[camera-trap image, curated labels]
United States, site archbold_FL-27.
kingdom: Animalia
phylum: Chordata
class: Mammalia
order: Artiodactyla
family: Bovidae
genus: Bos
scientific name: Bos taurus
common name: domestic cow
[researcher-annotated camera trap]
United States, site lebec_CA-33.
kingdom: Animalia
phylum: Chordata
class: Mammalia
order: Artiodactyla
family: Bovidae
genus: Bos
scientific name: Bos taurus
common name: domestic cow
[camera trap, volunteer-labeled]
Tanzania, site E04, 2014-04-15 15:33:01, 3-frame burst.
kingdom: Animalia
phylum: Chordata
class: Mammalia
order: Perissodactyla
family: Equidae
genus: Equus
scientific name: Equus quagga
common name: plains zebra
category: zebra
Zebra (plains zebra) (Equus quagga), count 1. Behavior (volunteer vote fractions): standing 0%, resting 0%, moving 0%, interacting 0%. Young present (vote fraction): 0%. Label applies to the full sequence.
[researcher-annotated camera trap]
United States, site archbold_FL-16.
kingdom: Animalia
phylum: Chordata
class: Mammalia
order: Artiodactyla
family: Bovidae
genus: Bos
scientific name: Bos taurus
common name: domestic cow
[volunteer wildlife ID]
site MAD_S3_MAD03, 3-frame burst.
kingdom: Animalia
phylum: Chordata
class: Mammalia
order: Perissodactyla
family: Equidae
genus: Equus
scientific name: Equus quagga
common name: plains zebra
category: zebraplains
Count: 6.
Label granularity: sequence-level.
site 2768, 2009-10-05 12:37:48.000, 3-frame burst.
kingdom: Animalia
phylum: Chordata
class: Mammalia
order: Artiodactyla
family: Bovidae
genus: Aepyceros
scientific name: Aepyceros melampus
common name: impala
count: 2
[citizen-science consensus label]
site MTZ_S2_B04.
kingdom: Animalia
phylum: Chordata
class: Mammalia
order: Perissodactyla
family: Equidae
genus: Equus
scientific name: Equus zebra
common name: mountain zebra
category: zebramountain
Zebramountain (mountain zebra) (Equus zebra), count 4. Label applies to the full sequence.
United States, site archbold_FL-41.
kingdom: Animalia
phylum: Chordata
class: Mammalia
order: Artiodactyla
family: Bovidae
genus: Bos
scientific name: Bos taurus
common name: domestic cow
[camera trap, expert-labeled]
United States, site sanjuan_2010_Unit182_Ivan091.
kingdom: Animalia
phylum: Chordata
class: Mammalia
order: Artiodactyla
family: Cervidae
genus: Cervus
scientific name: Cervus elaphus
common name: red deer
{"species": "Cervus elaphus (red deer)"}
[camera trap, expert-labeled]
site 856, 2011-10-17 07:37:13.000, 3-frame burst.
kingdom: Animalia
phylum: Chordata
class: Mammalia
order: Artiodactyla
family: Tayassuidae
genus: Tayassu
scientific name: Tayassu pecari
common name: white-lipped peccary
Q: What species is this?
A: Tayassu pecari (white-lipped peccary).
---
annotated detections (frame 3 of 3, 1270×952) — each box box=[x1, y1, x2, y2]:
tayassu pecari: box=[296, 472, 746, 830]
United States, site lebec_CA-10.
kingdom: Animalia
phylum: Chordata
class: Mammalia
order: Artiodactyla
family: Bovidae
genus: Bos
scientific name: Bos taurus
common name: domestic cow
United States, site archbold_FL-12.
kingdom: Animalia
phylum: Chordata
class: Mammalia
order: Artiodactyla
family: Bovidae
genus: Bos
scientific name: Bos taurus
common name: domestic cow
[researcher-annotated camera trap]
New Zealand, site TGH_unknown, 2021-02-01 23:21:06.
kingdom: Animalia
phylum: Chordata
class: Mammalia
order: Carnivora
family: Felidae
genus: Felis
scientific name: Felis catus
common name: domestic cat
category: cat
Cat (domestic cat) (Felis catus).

> _WORK TASK_:
Keeping every line exactly as it is, retype the entries shown above.

> _COMPLETED TASK_:
[camera-trap image, curated labels]
United States, site archbold_FL-27.
kingdom: Animalia
phylum: Chordata
class: Mammalia
order: Artiodactyla
family: Bovidae
genus: Bos
scientific name: Bos taurus
common name: domestic cow
[researcher-annotated camera trap]
United States, site lebec_CA-33.
kingdom: Animalia
phylum: Chordata
class: Mammalia
order: Artiodactyla
family: Bovidae
genus: Bos
scientific name: Bos taurus
common name: domestic cow
[camera trap, volunteer-labeled]
Tanzania, site E04, 2014-04-15 15:33:01, 3-frame burst.
kingdom: Animalia
phylum: Chordata
class: Mammalia
order: Perissodactyla
family: Equidae
genus: Equus
scientific name: Equus quagga
common name: plains zebra
category: zebra
Zebra (plains zebra) (Equus quagga), count 1. Behavior (volunteer vote fractions): standing 0%, resting 0%, moving 0%, interacting 0%. Young present (vote fraction): 0%. Label applies to the full sequence.
[researcher-annotated camera trap]
United States, site archbold_FL-16.
kingdom: Animalia
phylum: Chordata
class: Mammalia
order: Artiodactyla
family: Bovidae
genus: Bos
scientific name: Bos taurus
common name: domestic cow
[volunteer wildlife ID]
site MAD_S3_MAD03, 3-frame burst.
kingdom: Animalia
phylum: Chordata
class: Mammalia
order: Perissodactyla
family: Equidae
genus: Equus
scientific name: Equus quagga
common name: plains zebra
category: zebraplains
Count: 6.
Label granularity: sequence-level.
site 2768, 2009-10-05 12:37:48.000, 3-frame burst.
kingdom: Animalia
phylum: Chordata
class: Mammalia
order: Artiodactyla
family: Bovidae
genus: Aepyceros
scientific name: Aepyceros melampus
common name: impala
count: 2
[citizen-science consensus label]
site MTZ_S2_B04.
kingdom: Animalia
phylum: Chordata
class: Mammalia
order: Perissodactyla
family: Equidae
genus: Equus
scientific name: Equus zebra
common name: mountain zebra
category: zebramountain
Zebramountain (mountain zebra) (Equus zebra), count 4. Label applies to the full sequence.
United States, site archbold_FL-41.
kingdom: Animalia
phylum: Chordata
class: Mammalia
order: Artiodactyla
family: Bovidae
genus: Bos
scientific name: Bos taurus
common name: domestic cow
[camera trap, expert-labeled]
United States, site sanjuan_2010_Unit182_Ivan091.
kingdom: Animalia
phylum: Chordata
class: Mammalia
order: Artiodactyla
family: Cervidae
genus: Cervus
scientific name: Cervus elaphus
common name: red deer
{"species": "Cervus elaphus (red deer)"}
[camera trap, expert-labeled]
site 856, 2011-10-17 07:37:13.000, 3-frame burst.
kingdom: Animalia
phylum: Chordata
class: Mammalia
order: Artiodactyla
family: Tayassuidae
genus: Tayassu
scientific name: Tayassu pecari
common name: white-lipped peccary
Q: What species is this?
A: Tayassu pecari (white-lipped peccary).
---
annotated detections (frame 3 of 3, 1270×952) — each box box=[x1, y1, x2, y2]:
tayassu pecari: box=[296, 472, 746, 830]
United States, site lebec_CA-10.
kingdom: Animalia
phylum: Chordata
class: Mammalia
order: Artiodactyla
family: Bovidae
genus: Bos
scientific name: Bos taurus
common name: domestic cow
United States, site archbold_FL-12.
kingdom: Animalia
phylum: Chordata
class: Mammalia
order: Artiodactyla
family: Bovidae
genus: Bos
scientific name: Bos taurus
common name: domestic cow
[researcher-annotated camera trap]
New Zealand, site TGH_unknown, 2021-02-01 23:21:06.
kingdom: Animalia
phylum: Chordata
class: Mammalia
order: Carnivora
family: Felidae
genus: Felis
scientific name: Felis catus
common name: domestic cat
category: cat
Cat (domestic cat) (Felis catus).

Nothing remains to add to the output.